Just when we thought major air travel problems were over after the Southwest fiasco, an error with FAA (Federal Aviation Administration) systems caused all flights to be grounded Wednesday.
Overnight on Tuesday, more than 7,300 flights were delayed, and over 1,100 were canceled, according to FlightAware’s website. This is the highest of cancellations and delays since 9/11.
The FAA outage was in the Notice to Air Missions systems (NOTAM) which provides pilots and flight crews with essential safety information. The outage has caused concern about a possible cyberattack. However, President Biden confirms that U.S. officials have no evidence of a breach in security.
U.S. Transportation Secretary Pete Buttigieg told CNN, “There’s been no direct evidence or indication of that, but we are also not going rule that out until we have a clear and better understanding of what’s taken place.”

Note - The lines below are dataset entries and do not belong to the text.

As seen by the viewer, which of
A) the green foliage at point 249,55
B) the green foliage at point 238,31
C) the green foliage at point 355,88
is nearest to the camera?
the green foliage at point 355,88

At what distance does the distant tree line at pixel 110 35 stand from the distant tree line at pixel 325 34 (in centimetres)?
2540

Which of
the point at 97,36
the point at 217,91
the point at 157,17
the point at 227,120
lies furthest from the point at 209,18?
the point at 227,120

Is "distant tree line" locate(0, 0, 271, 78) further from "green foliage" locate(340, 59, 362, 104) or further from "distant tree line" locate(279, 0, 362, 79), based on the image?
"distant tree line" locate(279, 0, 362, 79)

He backed the FAA’s decision to ground all flights after his criticism of staffing and technology issues over the past months. He says the ground stop was out of an “abundance of caution.”
The “FAA will always act to make sure that passengers are safe,” he said. “Part of what you saw this morning was an act of caution to be sure – until it was 100% airtight that the system was working properly even just delivering messages – that we had that ground stop,” he said.
So far, American Airlines and Delta Airlines have resumed air travel, according to NBC News. However, with significant delays.
American Airlines released a statement saying it was continuing to “closely monitor” the FAA outage and “working to minimize further disruption to our customers and operation.”
NBC News reports that according to Flightware, “Delta was slightly less impacted than American, with just over 1,000 flights, or 35%, delayed, and 58, or 2%, canceled as of 12:30 p.m. ET.”
Customers whose air travel was impacted can rebook travel with no additional fees for Wednesday and Thursday, American Airlines confirmed.